● **Work instructions**
Please update the forward-looking statements disclaimer from "If one of these" to "events or developments.", changing "cautioned" to "warned".

● **Text segment**
If one of these risks or uncertainties materializes, or if our
underlying assumptions prove incorrect, actual results may vary
materially from those expected, estimated or projected. You are
cautioned not to place undue reliance on forward-looking
statements. The forward-looking statements are made only as of the
date hereof and do not necessarily reflect our outlook at any other
point in time. We do not undertake and specifically decline any
obligation to update any such statements or to publicly announce
the results of any revisions to any such statements to reflect new
information, future events or developments.

● **Input data**
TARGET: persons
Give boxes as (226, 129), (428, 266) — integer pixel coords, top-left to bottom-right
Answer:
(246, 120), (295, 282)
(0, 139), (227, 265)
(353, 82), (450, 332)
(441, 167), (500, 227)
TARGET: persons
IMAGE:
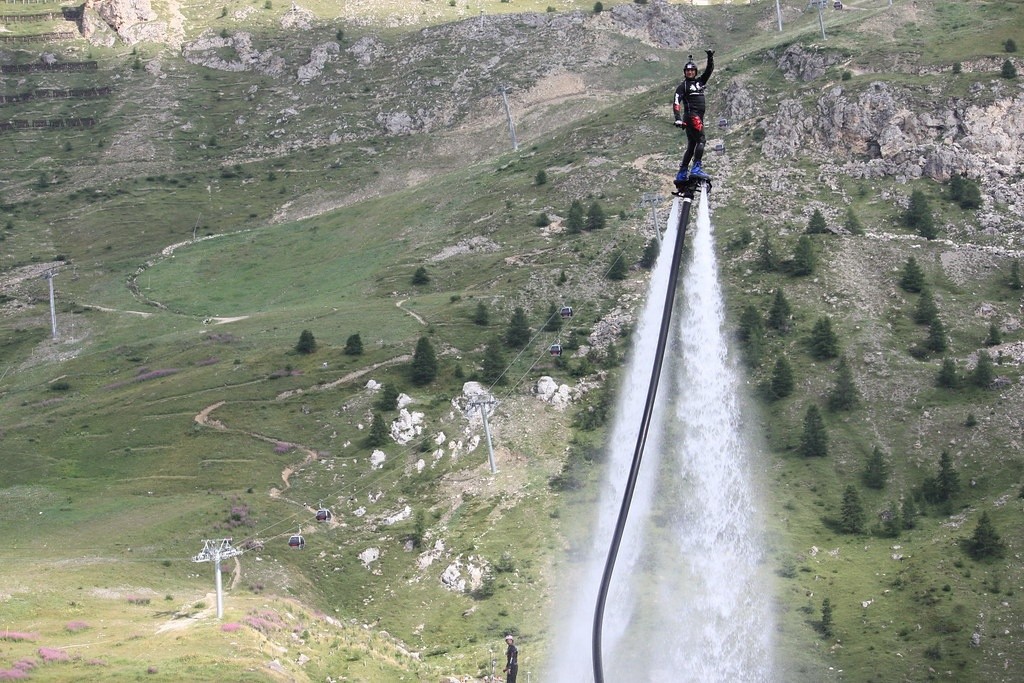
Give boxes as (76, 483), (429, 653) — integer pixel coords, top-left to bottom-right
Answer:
(503, 635), (519, 683)
(673, 49), (716, 185)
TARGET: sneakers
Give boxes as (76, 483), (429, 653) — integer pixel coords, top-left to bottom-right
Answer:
(691, 162), (709, 180)
(676, 169), (688, 183)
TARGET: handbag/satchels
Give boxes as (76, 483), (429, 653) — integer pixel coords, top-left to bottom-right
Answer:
(681, 112), (703, 132)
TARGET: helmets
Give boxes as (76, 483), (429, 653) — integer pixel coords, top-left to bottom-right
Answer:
(684, 55), (697, 76)
(505, 635), (513, 640)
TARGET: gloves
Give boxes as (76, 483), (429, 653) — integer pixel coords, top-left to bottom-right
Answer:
(673, 120), (686, 130)
(704, 50), (715, 57)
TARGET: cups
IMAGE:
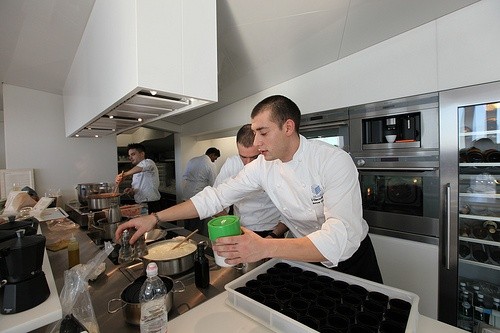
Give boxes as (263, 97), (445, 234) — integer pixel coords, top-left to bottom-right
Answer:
(234, 262), (411, 333)
(385, 135), (397, 143)
(208, 214), (244, 268)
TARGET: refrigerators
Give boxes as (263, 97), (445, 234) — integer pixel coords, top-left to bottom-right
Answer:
(437, 81), (500, 333)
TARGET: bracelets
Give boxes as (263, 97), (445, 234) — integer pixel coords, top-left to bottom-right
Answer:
(267, 230), (279, 239)
(150, 212), (161, 226)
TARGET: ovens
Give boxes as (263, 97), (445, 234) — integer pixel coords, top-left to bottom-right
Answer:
(348, 93), (441, 238)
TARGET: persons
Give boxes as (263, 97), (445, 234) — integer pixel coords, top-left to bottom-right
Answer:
(210, 123), (289, 256)
(181, 146), (227, 238)
(111, 142), (162, 219)
(116, 94), (385, 286)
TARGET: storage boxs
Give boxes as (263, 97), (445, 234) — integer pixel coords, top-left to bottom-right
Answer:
(224, 257), (420, 333)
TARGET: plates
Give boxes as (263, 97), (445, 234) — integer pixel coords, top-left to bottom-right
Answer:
(397, 139), (416, 143)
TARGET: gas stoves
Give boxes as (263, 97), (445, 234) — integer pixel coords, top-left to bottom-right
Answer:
(65, 200), (124, 227)
(86, 224), (215, 287)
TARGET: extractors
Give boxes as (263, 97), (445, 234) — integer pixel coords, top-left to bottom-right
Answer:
(72, 90), (191, 139)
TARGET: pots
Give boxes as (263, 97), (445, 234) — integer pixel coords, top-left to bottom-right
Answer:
(75, 182), (198, 275)
(0, 216), (50, 315)
(107, 275), (186, 324)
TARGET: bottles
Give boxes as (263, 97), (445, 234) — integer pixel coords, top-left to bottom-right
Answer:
(194, 239), (210, 289)
(458, 146), (500, 331)
(108, 200), (120, 224)
(139, 263), (168, 333)
(117, 229), (135, 264)
(132, 230), (148, 257)
(69, 232), (80, 269)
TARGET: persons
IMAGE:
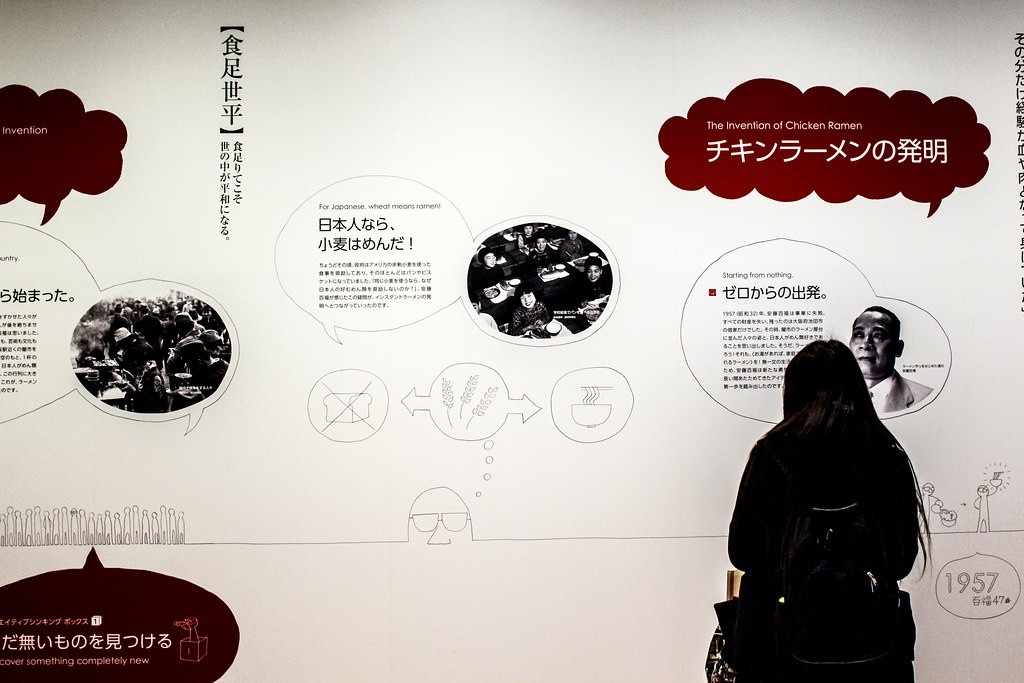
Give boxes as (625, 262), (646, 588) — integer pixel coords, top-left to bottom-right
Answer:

● **Answer for this exercise**
If one of these risks or uncertainties materializes, or if our
underlying assumptions prove incorrect, actual results may vary
materially from those expected, estimated or projected. You are
warned not to place undue reliance on forward-looking
statements. The forward-looking statements are made only as of the
date hereof and do not necessarily reflect our outlook at any other
point in time. We do not undertake and specifically decline any
obligation to update any such statements or to publicly announce
the results of any revisions to any such statements to reflect new
information, future events or developments.